Copyright 2001, Vulcan Software

The land of Valhalla is wracked by civil war. The good king Garamond was slain by his younger brother, the twisted and evil self-proclaimed Lord of Infinity, fourteen years ago. Now, as the sole heir to the throne, you must make your way into Infinity’s fortress and reclaim your lost birthright.

Okay, so it’s not the most original plotline, but it works, and the story manages to hang itself around it rather nicely.

When this game was originally released on the Commodore Amiga, it sent shockwaves through the platform’s followers. Here was a game that came on a mere six floppy disks, and yet contained not one word of written dialogue. As the box proudly proclaimed, it was “the first ever Amiga speech adventure”.

The game itself is an enjoyable, logical puzzle game, which contained no illogical or mindlessly obscure puzzles and which could be solved without dying at any point. If you were very, very careful

The gameplay wasn’t much, it basically boiled down to hearing a clue, looking for an item and then bringing it to the right location, but there was a lot of fun to be had from trying to work out how everything fitted together. During the first level, you were asked to bring wine to one of the characters.
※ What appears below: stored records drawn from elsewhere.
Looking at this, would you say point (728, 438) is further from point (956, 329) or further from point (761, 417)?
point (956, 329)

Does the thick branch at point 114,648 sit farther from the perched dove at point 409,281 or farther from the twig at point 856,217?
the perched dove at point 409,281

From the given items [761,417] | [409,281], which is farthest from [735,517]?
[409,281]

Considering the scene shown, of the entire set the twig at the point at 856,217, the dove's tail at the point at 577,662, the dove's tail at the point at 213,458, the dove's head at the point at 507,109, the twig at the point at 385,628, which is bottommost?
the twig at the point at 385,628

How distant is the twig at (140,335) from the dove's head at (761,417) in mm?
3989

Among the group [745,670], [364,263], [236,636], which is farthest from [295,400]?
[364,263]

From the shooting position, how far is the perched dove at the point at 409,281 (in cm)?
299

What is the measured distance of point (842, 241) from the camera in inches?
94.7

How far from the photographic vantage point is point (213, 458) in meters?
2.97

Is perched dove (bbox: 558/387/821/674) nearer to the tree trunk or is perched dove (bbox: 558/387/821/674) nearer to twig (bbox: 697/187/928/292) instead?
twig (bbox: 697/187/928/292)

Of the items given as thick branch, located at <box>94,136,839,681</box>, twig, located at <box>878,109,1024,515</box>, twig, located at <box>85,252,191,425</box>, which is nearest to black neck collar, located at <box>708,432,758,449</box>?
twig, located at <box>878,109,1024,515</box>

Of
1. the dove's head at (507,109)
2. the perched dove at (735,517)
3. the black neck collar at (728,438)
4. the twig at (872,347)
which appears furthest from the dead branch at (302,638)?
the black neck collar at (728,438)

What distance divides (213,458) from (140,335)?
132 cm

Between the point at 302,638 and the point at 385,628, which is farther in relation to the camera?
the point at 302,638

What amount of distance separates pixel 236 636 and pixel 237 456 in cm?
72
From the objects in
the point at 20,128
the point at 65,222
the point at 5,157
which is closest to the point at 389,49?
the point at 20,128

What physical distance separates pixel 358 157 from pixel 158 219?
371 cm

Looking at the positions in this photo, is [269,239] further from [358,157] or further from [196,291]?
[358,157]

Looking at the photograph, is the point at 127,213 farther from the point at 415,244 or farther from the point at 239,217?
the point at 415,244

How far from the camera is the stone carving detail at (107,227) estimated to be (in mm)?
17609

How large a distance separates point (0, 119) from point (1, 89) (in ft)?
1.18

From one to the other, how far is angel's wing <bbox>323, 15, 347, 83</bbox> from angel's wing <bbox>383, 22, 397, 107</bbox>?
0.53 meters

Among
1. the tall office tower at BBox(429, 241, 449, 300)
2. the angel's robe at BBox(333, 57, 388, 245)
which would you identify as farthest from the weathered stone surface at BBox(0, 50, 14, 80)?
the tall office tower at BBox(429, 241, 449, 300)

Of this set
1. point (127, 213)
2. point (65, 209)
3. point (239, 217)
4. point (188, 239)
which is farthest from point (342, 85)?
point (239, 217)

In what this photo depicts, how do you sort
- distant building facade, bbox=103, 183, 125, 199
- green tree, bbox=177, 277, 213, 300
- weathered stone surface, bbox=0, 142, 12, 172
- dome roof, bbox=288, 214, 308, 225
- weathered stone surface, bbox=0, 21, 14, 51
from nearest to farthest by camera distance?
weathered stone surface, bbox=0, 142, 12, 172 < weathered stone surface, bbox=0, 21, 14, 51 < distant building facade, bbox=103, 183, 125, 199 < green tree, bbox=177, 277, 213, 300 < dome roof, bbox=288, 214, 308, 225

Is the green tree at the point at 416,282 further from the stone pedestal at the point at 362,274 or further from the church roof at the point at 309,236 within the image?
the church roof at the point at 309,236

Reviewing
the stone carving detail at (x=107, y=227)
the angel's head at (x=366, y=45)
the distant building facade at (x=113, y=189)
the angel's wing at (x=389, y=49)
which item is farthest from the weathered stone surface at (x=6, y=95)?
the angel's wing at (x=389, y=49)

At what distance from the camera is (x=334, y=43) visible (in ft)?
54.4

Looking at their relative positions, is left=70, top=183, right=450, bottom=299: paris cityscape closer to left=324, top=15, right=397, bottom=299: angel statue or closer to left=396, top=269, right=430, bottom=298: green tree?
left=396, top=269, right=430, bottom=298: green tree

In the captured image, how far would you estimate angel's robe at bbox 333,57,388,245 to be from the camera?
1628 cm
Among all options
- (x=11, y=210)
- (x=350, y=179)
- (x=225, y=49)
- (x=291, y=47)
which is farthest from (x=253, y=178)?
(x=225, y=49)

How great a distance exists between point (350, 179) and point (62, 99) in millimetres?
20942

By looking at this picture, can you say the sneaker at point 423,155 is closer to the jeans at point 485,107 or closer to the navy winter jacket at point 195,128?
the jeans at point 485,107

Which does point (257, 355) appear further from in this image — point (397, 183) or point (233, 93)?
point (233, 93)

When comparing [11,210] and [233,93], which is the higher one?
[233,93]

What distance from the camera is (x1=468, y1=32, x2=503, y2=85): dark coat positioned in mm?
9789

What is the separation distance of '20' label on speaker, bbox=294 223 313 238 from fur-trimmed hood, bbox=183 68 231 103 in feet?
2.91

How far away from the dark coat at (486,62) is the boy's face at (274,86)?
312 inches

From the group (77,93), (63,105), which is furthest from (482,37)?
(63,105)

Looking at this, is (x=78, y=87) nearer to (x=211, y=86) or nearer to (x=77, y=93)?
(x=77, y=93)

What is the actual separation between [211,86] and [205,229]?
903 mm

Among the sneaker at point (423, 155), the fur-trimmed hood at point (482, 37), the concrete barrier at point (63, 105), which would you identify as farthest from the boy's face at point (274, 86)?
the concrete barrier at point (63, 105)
Unfortunately, there’s no wine on the level, just a water tap and a single cup until you found the “miracle” stone and remembered the actions of a certain Nazarene carpenter during a crisis at a friend’s wedding

In all, Valhalla is very engrossing and has now been re-released by the creators Vulcan Software as part of the interface of their new, er thingy with the first level coming free with the download and each subsequent level of the epic three-game series being available to download separately for a small fee.

NOTE: At present, only the first free level is available, due to the project still being in the beta stages. For the moment, the “thingy” through which this game runs remains the most system-hogging, downright nasty piece of software I’ve seen since Windows 95 OSR-A. By the looks of things, though, this is certainly one to look out for in the coming months, once they’ve got it working for slower machines.